O anti-sionismo de esquerda, tendo atribuído a reacção árabe à acção israelita, proíbe-se a si mesmo de pôr a questão de uma responsabilidade árabe e mantém apenas Israel como o único culpado do que lhe possa acontecer. Mata dois coelhos de uma cajada só. Em ambos casos incorre numa contradição indirimível, mas de sinal contrário. Pretende essencializar o árabe como sujeito meramente reactivo, incapaz de iniciativa por si, de ponderar prós e contras relativamente aos seus interesses e projectos. O árabe, ou o oriental, é inocentado – literalmente, uma vez que o termo significa privação da capacidade de prejudicar (do latim nocere) – a expensas de uma amputação: é só meio sujeito, sendo a parte que lhe cabe totalmente boa. Por outras palavras, é bom porque é incapaz de agir; obtém-se a sua pureza a troco da sua degradação. A sua reactividade apela, aliás, ao mito da espontaneidade das massas, que não podem querer o mal, mas são forçadas a agir pelos abusos de que são vítimas. Depois de o proletariado ter sido integrado nas sociedades capitalistas, os povos do Terceiro Mundo constituíram para a esquerda progressista o novo sujeito revolucionário, com inúmeras vantagens, desde o exotismo até à sua diversidade tida tacitamente, por natureza, como compatível entre si, uma vez franqueado o mínimo denominador comum de oposição a Israel.

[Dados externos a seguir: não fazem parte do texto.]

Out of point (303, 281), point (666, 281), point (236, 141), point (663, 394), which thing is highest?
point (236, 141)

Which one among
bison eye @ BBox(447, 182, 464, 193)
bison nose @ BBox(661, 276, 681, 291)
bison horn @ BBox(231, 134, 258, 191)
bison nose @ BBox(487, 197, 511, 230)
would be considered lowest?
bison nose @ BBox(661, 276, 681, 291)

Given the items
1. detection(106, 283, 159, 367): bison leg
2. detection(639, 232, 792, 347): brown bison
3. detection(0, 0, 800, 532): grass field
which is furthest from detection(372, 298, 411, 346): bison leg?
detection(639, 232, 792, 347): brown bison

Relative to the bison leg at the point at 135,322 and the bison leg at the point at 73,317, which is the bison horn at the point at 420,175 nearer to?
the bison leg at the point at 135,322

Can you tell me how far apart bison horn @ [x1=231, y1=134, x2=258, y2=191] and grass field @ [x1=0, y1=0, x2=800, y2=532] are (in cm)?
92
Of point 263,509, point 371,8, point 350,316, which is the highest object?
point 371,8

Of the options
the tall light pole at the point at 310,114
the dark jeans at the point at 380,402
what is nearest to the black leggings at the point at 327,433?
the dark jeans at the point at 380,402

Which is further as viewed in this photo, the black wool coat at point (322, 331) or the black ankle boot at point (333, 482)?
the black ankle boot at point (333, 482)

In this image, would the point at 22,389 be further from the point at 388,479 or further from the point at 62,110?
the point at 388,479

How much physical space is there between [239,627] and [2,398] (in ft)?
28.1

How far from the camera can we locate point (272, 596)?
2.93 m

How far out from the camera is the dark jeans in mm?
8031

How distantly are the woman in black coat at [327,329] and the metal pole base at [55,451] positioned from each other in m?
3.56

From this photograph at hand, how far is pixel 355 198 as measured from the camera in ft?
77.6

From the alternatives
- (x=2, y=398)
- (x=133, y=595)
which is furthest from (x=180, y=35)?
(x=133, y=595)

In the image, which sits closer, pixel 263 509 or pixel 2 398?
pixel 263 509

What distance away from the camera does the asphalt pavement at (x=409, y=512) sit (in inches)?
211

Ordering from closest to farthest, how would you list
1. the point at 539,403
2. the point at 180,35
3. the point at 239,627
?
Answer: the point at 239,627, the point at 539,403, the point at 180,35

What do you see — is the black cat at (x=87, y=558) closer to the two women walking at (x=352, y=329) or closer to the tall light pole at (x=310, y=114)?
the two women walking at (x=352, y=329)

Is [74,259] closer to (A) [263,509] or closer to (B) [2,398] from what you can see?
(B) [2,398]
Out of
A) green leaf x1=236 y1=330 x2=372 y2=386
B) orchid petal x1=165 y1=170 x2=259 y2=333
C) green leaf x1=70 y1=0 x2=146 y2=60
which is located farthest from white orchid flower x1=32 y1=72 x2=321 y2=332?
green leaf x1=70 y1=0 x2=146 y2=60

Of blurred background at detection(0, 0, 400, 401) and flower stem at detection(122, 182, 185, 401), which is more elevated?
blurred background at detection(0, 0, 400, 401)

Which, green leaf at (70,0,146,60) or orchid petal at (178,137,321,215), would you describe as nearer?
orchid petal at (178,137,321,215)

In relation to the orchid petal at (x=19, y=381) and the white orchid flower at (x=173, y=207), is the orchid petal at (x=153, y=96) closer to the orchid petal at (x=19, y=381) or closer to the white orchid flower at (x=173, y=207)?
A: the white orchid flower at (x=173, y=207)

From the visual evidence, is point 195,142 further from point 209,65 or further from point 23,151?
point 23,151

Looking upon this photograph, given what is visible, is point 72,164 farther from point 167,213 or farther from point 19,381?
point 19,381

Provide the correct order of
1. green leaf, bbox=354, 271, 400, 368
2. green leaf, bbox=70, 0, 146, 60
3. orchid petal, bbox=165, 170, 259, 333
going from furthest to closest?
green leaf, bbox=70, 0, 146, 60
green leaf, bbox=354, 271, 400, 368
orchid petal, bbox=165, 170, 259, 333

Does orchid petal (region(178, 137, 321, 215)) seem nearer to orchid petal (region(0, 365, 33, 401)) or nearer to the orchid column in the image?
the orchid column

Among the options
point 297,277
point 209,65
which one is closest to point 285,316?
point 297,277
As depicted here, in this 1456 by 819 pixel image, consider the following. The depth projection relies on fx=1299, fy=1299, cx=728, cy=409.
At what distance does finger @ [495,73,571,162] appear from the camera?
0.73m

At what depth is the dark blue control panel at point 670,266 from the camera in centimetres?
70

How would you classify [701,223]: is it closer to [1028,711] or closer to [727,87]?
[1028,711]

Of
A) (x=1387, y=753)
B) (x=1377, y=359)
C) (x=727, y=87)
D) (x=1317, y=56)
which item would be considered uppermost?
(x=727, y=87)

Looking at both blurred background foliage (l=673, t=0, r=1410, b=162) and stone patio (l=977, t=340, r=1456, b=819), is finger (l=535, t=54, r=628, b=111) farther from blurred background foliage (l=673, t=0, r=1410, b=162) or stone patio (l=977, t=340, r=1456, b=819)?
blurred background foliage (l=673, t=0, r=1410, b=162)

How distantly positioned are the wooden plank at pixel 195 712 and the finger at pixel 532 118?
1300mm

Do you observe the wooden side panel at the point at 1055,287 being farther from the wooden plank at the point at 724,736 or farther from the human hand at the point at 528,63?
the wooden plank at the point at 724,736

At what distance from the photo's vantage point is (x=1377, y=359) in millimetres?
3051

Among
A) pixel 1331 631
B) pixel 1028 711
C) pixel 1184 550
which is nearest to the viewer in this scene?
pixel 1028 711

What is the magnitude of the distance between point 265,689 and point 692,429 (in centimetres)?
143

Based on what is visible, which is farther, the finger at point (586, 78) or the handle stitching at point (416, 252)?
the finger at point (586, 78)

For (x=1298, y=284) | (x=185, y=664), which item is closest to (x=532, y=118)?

Para Israel repete-se o mesmo procedimento num espelho igualmente deformador, porém, em sentido contrário. Significa isso que as violências sofridas por Israel se deduzem do facto de ter abandonado a sua condição de espectro, de judeu errante, de Luftmensch, e se ter fixado como um povo estatalmente organizado. Expulsa pela porta, regressa pela janela a velha contradição do anti-semitismo: o judeu tem de ser livre para ser responsabilizado, mas só pode ser livre para o mal, o que o desresponsabilizaria. A sua liberdade é comprada por um preço exorbitante: o mal. Uma degradação que é exacto oposto daquela a que foi submetido o árabe, ou o oriental. Com consequências opostas: um é passivo, logo não é preciso agir; mas o outro, o outro é a substância activa do mal, deve ser eliminado. O sionismo tem de ser um agente livre para ser julgado e condenado, mas só pode ser livre de modo negativo: é sempre colonialista, segregador, fascista. Na contradição revela-se não o judeu mas quem o descrimina (e o mesmo se aplica às descriminações com base em características dadas por natureza, o negro por exemplo), dado que é no último que reside a contradição: justifica-se este na acusação, que pressupõe a liberdade, mas no seu desejo de pureza absoluta separa-se absolutamente do judeu, recusando-se assim a ver a condição comum da humanidade. Como também se separa do árabe. Neste sentido, o anti-sionismo de esquerda e ocidental, em delírio agudo, revela-se como um anti-semitismo elevado ao quadrado; alcança o paroxismo da perversidade ao entregar à morte, por interposta pessoa, os judeus, conservando as mãos limpas, dá-se a si mesmo um banho lustral que elimina a contradição: uns agem porque são maus, os outros reagem porque são bons.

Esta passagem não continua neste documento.